Medium-well: Anthony Bourdain’s new book — Medium Raw — shows the mature side of food writing’s bad boy

Anthony Bourdain has grown up.

When he published Kitchen Confidential a decade ago it was a revelatory book, a type of food memoir and explication of the life of a chef that had never been explored in such gritty and loving detail. The tale of his rise and fall and rise as a human being and as a chef was sheathed in occasionally sensational, often overblown language that still managed to ring damn true. For the average foodie, it peeled away their white tablecloth restaurant experiences to show how food is done, and by who. For kitchen staff — from fry monkey to expediting chef/owner — it was the first time that their ilk was given proper due, albeit in a way that might shock or concern the average diner.

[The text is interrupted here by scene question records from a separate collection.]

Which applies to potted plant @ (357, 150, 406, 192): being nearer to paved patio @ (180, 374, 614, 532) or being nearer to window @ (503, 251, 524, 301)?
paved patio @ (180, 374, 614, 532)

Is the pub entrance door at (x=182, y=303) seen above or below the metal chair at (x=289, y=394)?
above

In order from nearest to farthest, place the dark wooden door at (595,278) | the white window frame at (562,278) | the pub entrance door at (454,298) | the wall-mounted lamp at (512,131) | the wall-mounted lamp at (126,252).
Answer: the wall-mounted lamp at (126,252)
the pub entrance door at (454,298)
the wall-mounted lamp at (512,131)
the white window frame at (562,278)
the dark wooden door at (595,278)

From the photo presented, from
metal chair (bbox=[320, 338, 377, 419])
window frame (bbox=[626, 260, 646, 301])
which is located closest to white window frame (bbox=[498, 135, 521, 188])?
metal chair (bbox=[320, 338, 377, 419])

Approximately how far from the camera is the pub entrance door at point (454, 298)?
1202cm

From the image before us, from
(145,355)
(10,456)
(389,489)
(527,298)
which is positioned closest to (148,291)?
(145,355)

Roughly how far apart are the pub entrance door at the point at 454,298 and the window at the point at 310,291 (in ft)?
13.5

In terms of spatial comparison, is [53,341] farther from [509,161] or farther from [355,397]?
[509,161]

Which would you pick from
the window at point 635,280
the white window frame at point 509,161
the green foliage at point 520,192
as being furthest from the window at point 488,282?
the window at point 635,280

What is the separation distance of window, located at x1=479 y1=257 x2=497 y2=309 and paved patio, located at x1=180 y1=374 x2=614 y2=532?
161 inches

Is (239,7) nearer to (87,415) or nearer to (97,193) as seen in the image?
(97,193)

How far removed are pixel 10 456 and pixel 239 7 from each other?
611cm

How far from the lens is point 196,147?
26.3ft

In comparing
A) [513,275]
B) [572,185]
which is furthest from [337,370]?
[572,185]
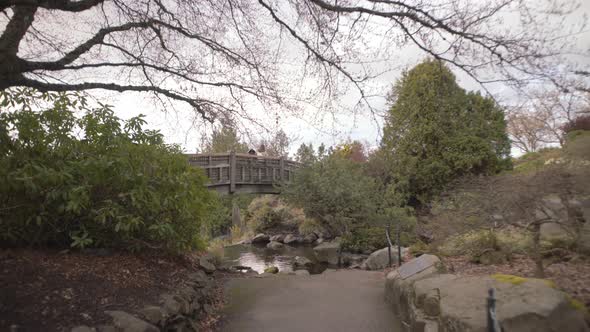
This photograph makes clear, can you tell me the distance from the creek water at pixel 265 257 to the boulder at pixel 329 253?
247 millimetres

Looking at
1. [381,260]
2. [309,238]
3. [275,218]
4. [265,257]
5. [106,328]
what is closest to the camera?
[106,328]

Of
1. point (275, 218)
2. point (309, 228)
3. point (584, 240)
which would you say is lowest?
point (309, 228)

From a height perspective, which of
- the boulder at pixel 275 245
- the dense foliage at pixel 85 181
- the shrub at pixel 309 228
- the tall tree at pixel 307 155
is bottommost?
the boulder at pixel 275 245

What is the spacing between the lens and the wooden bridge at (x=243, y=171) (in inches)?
505

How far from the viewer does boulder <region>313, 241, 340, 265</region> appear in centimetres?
1314

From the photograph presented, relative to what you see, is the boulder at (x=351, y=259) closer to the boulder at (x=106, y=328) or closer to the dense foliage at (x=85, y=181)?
the dense foliage at (x=85, y=181)

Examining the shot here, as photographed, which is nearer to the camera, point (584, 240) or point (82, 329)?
point (82, 329)

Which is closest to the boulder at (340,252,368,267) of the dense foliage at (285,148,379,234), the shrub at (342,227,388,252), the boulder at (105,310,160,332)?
the shrub at (342,227,388,252)

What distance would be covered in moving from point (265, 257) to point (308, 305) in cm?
924

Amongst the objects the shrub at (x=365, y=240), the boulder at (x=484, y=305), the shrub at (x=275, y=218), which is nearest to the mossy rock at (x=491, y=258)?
the boulder at (x=484, y=305)

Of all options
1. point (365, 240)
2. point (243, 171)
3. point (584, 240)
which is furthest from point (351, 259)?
point (584, 240)

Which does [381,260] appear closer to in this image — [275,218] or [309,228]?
[309,228]

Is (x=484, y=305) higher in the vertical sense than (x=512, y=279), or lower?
lower

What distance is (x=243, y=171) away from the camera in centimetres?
1518
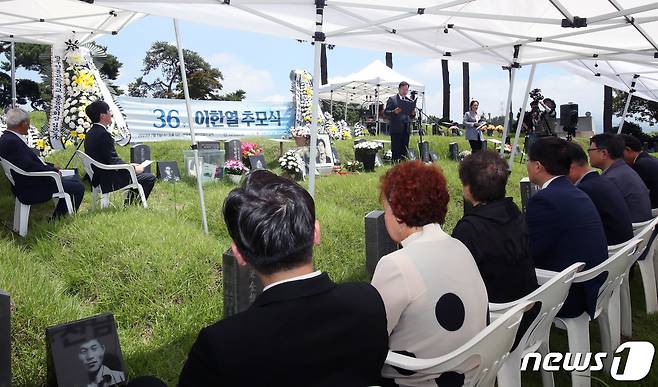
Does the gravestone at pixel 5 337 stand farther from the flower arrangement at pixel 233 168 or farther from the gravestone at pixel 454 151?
the gravestone at pixel 454 151

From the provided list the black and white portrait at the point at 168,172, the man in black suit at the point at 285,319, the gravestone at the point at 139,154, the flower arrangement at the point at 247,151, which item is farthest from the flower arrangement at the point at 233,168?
the man in black suit at the point at 285,319

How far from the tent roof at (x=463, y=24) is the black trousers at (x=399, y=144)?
3843mm

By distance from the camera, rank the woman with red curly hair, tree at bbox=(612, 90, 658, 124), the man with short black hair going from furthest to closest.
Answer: tree at bbox=(612, 90, 658, 124), the man with short black hair, the woman with red curly hair

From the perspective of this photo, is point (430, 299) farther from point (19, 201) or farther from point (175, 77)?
point (175, 77)

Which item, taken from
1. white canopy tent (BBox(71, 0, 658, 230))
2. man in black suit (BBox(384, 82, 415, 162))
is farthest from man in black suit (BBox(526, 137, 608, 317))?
man in black suit (BBox(384, 82, 415, 162))

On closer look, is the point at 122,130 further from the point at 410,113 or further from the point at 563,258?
Answer: the point at 563,258

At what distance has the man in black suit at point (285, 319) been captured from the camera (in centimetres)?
121

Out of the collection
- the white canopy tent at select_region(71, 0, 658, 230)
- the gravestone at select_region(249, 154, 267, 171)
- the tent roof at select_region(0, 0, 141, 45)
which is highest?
the tent roof at select_region(0, 0, 141, 45)

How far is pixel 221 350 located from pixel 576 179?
12.0 feet

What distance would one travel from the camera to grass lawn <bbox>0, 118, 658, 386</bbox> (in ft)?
10.7

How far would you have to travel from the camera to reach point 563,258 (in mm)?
2961

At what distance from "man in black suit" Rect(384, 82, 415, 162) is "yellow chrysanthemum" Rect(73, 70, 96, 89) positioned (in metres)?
5.75

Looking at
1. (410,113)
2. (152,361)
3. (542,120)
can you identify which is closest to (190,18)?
(152,361)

But a lot can happen in a decade.

Bourdain’s latest book — Medium Raw — reflects the extent to which the man has changed in the intervening decade, simultaneously distancing himself from his past and acting as a follow-up to the book that propelled him into food stardom. While Kitchen Confidential was a plunge into the dark and dank interiors of his own struggles and a celebration of equally insular restaurant kitchen workers (which he famously compared to a paranoid submarine crew), Medium Raw expands his take into the food world at large. As he admits constantly throughout the book, he’s no longer a chef. He’s a food celebrity.

As if to pound home the change, Bourdain relates a story about going out with a random assortment of cooks and chefs while on a book tour, and having one particularly drunk — and astute — dude excoriate him for no longer being in touch. Instead of striking a nerve, it elicits a shrug. And a round of shots to heal the embarassing rift.